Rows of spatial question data
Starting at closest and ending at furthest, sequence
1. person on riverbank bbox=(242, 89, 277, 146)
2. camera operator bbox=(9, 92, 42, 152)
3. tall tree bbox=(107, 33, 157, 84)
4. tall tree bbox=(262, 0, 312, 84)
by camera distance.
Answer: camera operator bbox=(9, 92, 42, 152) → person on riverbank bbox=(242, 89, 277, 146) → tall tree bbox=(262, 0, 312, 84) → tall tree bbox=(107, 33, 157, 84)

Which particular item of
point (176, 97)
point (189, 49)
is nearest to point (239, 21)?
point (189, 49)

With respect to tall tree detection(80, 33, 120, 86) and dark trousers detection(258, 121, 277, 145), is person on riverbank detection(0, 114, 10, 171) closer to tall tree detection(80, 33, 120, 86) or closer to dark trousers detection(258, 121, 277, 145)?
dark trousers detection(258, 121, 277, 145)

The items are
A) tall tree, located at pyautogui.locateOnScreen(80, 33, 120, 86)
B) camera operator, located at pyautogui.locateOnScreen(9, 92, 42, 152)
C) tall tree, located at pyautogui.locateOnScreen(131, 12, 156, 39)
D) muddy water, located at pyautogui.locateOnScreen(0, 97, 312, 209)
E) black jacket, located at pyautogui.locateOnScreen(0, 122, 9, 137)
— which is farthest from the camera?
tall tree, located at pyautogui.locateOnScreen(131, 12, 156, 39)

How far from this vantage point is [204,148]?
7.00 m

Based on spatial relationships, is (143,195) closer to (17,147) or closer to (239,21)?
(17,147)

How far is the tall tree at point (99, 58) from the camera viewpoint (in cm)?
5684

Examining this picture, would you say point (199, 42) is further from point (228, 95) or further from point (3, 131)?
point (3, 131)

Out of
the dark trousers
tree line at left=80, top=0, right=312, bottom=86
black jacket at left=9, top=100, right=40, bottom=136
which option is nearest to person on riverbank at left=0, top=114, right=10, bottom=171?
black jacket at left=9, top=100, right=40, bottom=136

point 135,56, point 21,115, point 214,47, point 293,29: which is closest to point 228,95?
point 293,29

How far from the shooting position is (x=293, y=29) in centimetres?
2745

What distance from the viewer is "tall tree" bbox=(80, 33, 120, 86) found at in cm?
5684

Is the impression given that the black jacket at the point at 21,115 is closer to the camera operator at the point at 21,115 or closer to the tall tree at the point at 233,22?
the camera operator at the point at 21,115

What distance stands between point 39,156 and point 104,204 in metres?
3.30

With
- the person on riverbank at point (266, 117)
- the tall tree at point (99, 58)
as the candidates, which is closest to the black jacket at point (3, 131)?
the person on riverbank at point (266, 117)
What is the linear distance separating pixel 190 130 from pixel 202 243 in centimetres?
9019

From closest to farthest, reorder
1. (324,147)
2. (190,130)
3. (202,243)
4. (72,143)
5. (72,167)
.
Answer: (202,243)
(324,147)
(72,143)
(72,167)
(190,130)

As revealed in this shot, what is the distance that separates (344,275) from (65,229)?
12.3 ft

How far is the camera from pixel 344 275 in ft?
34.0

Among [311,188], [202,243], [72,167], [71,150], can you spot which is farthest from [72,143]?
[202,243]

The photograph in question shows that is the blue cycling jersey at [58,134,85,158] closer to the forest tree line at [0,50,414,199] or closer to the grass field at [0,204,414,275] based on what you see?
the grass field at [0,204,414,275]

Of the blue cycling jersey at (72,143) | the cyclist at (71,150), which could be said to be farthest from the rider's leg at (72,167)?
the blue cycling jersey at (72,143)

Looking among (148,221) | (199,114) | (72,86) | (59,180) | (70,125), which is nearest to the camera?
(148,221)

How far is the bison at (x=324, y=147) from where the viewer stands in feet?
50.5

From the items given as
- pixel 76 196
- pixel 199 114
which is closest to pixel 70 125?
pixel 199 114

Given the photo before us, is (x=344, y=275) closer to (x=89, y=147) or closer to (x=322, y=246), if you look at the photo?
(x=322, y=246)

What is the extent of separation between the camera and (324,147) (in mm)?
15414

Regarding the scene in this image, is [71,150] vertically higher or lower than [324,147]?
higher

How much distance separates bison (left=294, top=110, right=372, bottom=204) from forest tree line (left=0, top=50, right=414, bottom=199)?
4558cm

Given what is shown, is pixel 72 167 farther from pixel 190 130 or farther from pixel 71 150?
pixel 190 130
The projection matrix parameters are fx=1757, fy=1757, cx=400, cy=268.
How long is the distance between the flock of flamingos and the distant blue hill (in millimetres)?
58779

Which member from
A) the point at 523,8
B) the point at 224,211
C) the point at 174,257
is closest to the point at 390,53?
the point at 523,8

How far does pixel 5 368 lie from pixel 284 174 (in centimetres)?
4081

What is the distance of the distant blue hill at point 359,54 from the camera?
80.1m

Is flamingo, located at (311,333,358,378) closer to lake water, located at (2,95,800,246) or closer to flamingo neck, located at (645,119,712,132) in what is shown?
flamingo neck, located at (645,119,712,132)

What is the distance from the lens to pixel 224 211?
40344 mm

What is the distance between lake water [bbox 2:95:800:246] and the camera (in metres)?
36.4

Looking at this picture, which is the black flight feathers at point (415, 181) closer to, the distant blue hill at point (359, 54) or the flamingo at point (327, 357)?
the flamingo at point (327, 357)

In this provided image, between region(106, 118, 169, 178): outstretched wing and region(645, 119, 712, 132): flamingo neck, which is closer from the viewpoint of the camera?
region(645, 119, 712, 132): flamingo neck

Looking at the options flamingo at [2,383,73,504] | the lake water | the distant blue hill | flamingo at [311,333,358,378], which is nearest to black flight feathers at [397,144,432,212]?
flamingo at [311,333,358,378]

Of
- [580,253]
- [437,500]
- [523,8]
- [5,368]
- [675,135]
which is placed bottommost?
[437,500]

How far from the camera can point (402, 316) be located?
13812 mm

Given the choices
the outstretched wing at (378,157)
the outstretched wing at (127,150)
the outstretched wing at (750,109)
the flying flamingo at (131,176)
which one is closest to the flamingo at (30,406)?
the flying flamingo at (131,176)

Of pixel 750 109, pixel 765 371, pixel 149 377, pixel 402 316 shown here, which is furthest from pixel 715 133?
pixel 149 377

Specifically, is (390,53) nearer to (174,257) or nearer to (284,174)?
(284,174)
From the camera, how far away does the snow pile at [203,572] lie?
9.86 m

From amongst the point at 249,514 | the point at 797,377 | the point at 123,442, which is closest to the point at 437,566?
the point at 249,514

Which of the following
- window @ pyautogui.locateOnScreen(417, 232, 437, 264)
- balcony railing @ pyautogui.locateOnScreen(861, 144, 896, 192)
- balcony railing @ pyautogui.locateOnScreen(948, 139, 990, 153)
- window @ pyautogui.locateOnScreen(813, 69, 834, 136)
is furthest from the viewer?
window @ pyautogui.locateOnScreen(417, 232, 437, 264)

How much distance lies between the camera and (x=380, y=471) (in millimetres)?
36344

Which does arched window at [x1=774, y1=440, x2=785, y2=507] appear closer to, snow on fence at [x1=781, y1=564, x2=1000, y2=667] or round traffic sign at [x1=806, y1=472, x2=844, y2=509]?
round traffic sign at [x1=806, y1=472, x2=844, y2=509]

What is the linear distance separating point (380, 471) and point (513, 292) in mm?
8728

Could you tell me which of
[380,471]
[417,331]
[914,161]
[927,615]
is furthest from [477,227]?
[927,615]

DIRECTION:
Copy out the records word for word, beginning with the line that contains "From amongst the" and continuing through the final line of the records.

RESULT OF THIS TASK:
From amongst the point at 249,514 | the point at 797,377 | the point at 123,442, which is closest to the point at 437,566?
the point at 249,514

Which of the following
- window @ pyautogui.locateOnScreen(417, 232, 437, 264)
- balcony railing @ pyautogui.locateOnScreen(861, 144, 896, 192)
- balcony railing @ pyautogui.locateOnScreen(948, 139, 990, 153)
- window @ pyautogui.locateOnScreen(813, 69, 834, 136)
is furthest from the viewer?
window @ pyautogui.locateOnScreen(417, 232, 437, 264)

How much distance lies between the camera and (x=380, y=471) (in millimetres)?
36344

Which does arched window at [x1=774, y1=440, x2=785, y2=507] appear closer to, snow on fence at [x1=781, y1=564, x2=1000, y2=667] or round traffic sign at [x1=806, y1=472, x2=844, y2=509]?
round traffic sign at [x1=806, y1=472, x2=844, y2=509]

What is the linear distance separating point (380, 471) and point (513, 292) in mm?
8728

Could you tell me which of
[380,471]
[417,331]
[914,161]
[927,615]
is furthest from [477,227]?
[927,615]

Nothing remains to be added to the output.